--- START OF Source records ---

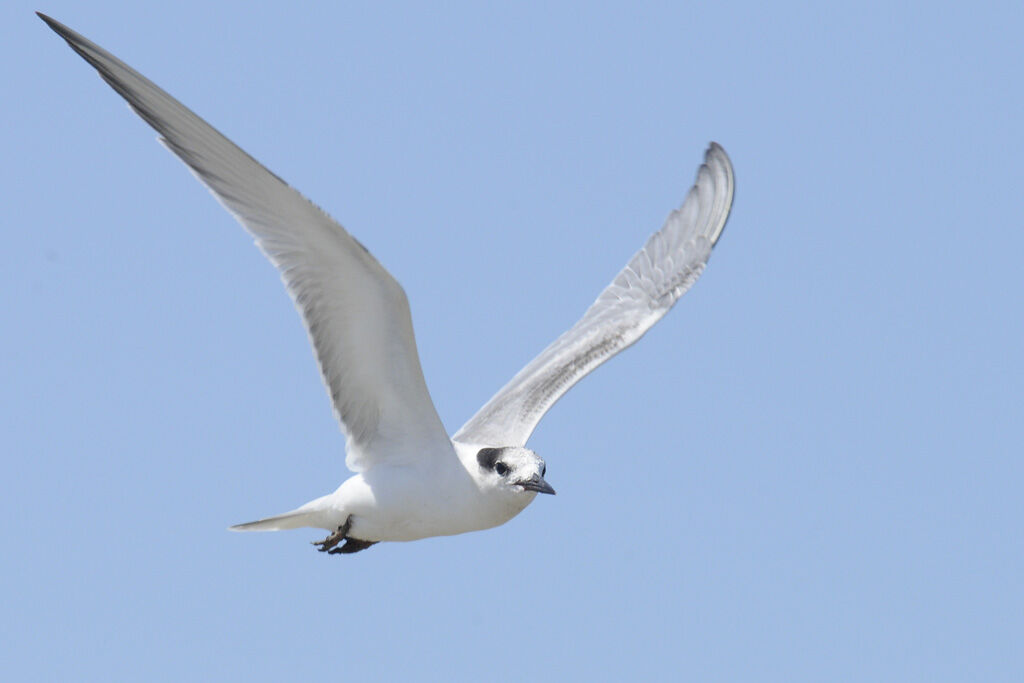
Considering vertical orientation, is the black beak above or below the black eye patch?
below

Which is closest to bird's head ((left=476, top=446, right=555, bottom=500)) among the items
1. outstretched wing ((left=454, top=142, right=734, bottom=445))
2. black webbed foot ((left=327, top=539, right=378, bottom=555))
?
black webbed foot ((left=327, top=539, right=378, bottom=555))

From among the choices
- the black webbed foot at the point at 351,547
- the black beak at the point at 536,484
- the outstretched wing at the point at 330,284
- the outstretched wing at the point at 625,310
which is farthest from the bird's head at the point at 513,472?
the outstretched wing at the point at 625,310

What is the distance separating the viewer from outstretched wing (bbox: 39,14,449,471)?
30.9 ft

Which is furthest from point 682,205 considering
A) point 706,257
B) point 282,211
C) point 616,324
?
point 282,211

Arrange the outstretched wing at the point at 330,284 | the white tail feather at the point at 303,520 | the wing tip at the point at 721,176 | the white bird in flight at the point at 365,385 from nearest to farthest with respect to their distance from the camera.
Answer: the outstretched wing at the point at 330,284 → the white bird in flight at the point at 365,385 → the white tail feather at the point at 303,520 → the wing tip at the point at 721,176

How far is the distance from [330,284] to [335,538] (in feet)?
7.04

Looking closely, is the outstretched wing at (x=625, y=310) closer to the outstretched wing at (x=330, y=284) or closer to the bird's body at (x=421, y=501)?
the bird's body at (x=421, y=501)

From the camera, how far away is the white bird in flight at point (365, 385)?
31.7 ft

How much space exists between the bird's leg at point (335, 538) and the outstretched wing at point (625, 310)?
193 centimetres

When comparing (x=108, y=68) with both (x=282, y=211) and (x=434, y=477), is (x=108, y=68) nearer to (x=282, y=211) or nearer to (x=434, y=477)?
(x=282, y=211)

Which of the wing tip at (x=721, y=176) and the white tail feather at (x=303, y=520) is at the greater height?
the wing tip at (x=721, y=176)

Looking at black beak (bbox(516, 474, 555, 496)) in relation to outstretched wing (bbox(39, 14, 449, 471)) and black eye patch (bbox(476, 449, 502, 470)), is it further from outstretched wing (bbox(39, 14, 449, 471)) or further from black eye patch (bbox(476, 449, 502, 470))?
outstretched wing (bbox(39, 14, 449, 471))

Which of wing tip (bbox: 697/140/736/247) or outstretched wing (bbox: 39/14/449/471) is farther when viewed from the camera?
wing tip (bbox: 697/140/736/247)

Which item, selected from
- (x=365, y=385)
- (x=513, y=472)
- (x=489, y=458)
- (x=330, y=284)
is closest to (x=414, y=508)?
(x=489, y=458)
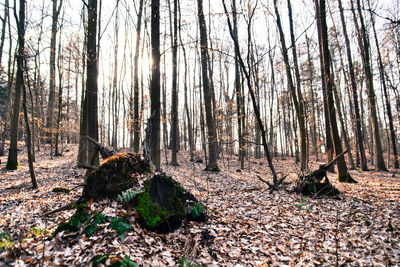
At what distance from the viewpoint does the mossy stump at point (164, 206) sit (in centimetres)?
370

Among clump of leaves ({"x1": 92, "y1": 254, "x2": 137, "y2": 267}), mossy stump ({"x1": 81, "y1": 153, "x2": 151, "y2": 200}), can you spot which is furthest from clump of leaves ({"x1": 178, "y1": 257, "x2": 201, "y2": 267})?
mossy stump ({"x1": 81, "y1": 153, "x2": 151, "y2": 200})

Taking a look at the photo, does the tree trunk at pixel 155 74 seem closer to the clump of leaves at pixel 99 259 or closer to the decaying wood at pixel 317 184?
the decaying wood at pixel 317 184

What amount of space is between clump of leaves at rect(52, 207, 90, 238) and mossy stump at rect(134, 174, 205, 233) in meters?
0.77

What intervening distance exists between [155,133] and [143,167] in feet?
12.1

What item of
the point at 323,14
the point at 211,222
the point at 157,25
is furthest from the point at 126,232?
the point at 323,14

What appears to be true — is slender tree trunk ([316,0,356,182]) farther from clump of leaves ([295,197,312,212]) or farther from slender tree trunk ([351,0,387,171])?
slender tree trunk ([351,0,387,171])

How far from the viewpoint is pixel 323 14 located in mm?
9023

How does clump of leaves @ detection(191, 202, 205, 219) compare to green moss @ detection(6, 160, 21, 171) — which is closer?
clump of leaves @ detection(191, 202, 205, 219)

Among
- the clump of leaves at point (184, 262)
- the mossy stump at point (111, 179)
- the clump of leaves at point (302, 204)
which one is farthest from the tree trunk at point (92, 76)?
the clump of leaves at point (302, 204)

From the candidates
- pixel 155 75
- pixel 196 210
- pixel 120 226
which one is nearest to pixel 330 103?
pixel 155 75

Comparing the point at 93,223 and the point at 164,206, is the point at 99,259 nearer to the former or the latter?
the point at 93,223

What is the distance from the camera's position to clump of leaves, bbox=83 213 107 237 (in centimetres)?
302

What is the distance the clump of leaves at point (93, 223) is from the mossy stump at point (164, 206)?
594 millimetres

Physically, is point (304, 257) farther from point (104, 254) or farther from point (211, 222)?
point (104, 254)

--- END OF Source records ---

Retype all of the lines above word for word, leaving out the pictures.

◆ Exercise response ◆
Considering vertical orientation, is the black beak above or below the black eye patch?
below

Which is closest to bird's head ((left=476, top=446, right=555, bottom=500)) among the items
1. outstretched wing ((left=454, top=142, right=734, bottom=445))
2. black webbed foot ((left=327, top=539, right=378, bottom=555))
?
black webbed foot ((left=327, top=539, right=378, bottom=555))

From among the choices
- the black webbed foot at the point at 351,547
- the black beak at the point at 536,484
- the outstretched wing at the point at 330,284
- the outstretched wing at the point at 625,310
which is farthest from the bird's head at the point at 513,472?
the outstretched wing at the point at 625,310

What is the distance separating the viewer from outstretched wing (bbox: 39,14,449,471)?
30.9 ft

Which is furthest from point 682,205 considering
A) point 706,257
B) point 282,211
C) point 616,324
?
point 282,211

Arrange the outstretched wing at the point at 330,284 | the white tail feather at the point at 303,520 | the wing tip at the point at 721,176 | the white bird in flight at the point at 365,385 from nearest to farthest with respect to their distance from the camera.
Answer: the outstretched wing at the point at 330,284 → the white bird in flight at the point at 365,385 → the white tail feather at the point at 303,520 → the wing tip at the point at 721,176

How far is the distance from [330,284] to [335,538] (in feet)?
7.04

Looking closely, is the outstretched wing at (x=625, y=310) closer to the outstretched wing at (x=330, y=284) or closer to the bird's body at (x=421, y=501)?
the bird's body at (x=421, y=501)

From the camera, how far away is the white bird in flight at point (365, 385)?
31.7 ft

How much space exists between the bird's leg at point (335, 538) and the outstretched wing at point (625, 310)?
193 centimetres

When comparing (x=108, y=68) with both (x=282, y=211) and (x=434, y=477), is (x=108, y=68) nearer to (x=282, y=211) or nearer to (x=434, y=477)?
(x=282, y=211)

Which of the wing tip at (x=721, y=176) and the white tail feather at (x=303, y=520) is at the greater height?
the wing tip at (x=721, y=176)

Looking at black beak (bbox(516, 474, 555, 496)) in relation to outstretched wing (bbox(39, 14, 449, 471)) and black eye patch (bbox(476, 449, 502, 470)), is it further from outstretched wing (bbox(39, 14, 449, 471)) or further from black eye patch (bbox(476, 449, 502, 470))?
outstretched wing (bbox(39, 14, 449, 471))

Which of wing tip (bbox: 697/140/736/247) or outstretched wing (bbox: 39/14/449/471) is farther when viewed from the camera?
wing tip (bbox: 697/140/736/247)

Which item, selected from
- (x=365, y=385)
- (x=513, y=472)
- (x=489, y=458)
- (x=330, y=284)
is closest to (x=414, y=508)?
(x=489, y=458)
At what distance from the viewpoint does the mossy stump at point (164, 206) sit (in centimetres)?
370

Among clump of leaves ({"x1": 92, "y1": 254, "x2": 137, "y2": 267}), mossy stump ({"x1": 81, "y1": 153, "x2": 151, "y2": 200}), can you spot which is furthest from clump of leaves ({"x1": 178, "y1": 257, "x2": 201, "y2": 267})?
mossy stump ({"x1": 81, "y1": 153, "x2": 151, "y2": 200})

Taking a look at the photo, does the tree trunk at pixel 155 74 seem closer to the clump of leaves at pixel 99 259 or closer to the decaying wood at pixel 317 184?
the decaying wood at pixel 317 184

What amount of space is between clump of leaves at rect(52, 207, 90, 238) and mossy stump at rect(134, 174, 205, 233) in meters?
0.77

What intervening distance exists between [155,133] and [143,167] in feet?
12.1

What item of
the point at 323,14
the point at 211,222
the point at 157,25
is furthest from the point at 126,232?
the point at 323,14

What appears to be true — is slender tree trunk ([316,0,356,182]) farther from clump of leaves ([295,197,312,212]) or farther from slender tree trunk ([351,0,387,171])?
slender tree trunk ([351,0,387,171])

How far from the viewpoint is pixel 323 14 located in mm?
9023

How does clump of leaves @ detection(191, 202, 205, 219) compare to green moss @ detection(6, 160, 21, 171) — which is closer?
clump of leaves @ detection(191, 202, 205, 219)

Among
- the clump of leaves at point (184, 262)
- the mossy stump at point (111, 179)
- the clump of leaves at point (302, 204)
which one is farthest from the tree trunk at point (92, 76)?
the clump of leaves at point (302, 204)

From the candidates
- pixel 155 75
- pixel 196 210
- pixel 120 226
which one is nearest to pixel 330 103?
pixel 155 75

Comparing the point at 93,223 and the point at 164,206, is the point at 99,259 nearer to the former or the latter?
the point at 93,223

What is the distance from the camera's position to clump of leaves, bbox=83 213 107 237 (in centimetres)?
302

What is the distance the clump of leaves at point (93, 223) is from the mossy stump at point (164, 206)?
594 millimetres

Physically, is point (304, 257) farther from point (104, 254) or farther from point (211, 222)?
point (104, 254)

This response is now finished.